GPT is dumber than a 1990s AI
Deep Blue would roast GPT at Chess
One of the big issues with the current “GPT is intelligent” hype is that by 1990s standards GPT is dumb as a box of rocks. That is because in the 1990s the testing standard for “intelligence” was Chess. A game with a limited set of rules, but a near infinite set of variations, where looking forwards and planning strategy is central to success.
In 1997 the IBM machine “Deep Blue” beat the world chess champion Garry Kasparov in a landmark for AI.
Role forwards to 2023 and chess computers have only improved, to the stage where today there are scandals in the world of chess where grandmasters are accused of cheating by using AIs and online the banning of people for using, or being bots, is common place.
GPT sucks at Chess, don’t even think about GO
GPT (yes including 4) is a dreadful chess engine in comparison, and if you go to an even simpler game which has much greater variations — Go — then its even worse.
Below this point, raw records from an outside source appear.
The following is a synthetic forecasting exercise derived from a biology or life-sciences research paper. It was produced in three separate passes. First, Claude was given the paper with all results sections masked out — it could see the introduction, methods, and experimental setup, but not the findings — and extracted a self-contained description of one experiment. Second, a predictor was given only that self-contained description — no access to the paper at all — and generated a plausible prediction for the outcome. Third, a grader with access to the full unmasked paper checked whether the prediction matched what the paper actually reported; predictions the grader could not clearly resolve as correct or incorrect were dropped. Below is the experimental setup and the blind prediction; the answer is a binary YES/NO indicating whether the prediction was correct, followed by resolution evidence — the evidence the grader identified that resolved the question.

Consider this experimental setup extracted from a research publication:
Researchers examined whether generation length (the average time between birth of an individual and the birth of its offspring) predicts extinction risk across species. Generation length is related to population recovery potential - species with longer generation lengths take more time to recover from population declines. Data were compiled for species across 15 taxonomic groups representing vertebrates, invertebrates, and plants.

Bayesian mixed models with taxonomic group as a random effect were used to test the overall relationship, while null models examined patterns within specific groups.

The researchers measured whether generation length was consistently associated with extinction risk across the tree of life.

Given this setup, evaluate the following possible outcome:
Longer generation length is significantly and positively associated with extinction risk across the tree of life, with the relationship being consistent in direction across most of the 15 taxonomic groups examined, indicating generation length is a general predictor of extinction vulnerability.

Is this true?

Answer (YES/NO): NO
And with GO you can see the problem. GPT learns anything based on a huge amount of content and then making autocomplete approaches. So if you follow a really standard game approach then GPT looks like it know what it is doing, as it can follow a previous game. GPT4 is certainly better than GPT 3 at this. If however you do something “unusual” then GPT struggles.
If you play a good chess AI against GPT then it is pretty clear that GPT is, in AI terms, dumb. It isn’t even close to the 1997 level of AI. That is 26 years ago and GPT isn’t close.
Anything looks smart if you set out to prove its smart
The point here is that lots of the articles out there “proving” that GPT is intelligent. How GPT does really well on this or that exam, how GPT can create a paper on a topic that passes review, or (by far the weakest that I’ve seen) how GPT can “invent new products”. These are all impressive achievements, and things that Deep Blue absolutely could not do.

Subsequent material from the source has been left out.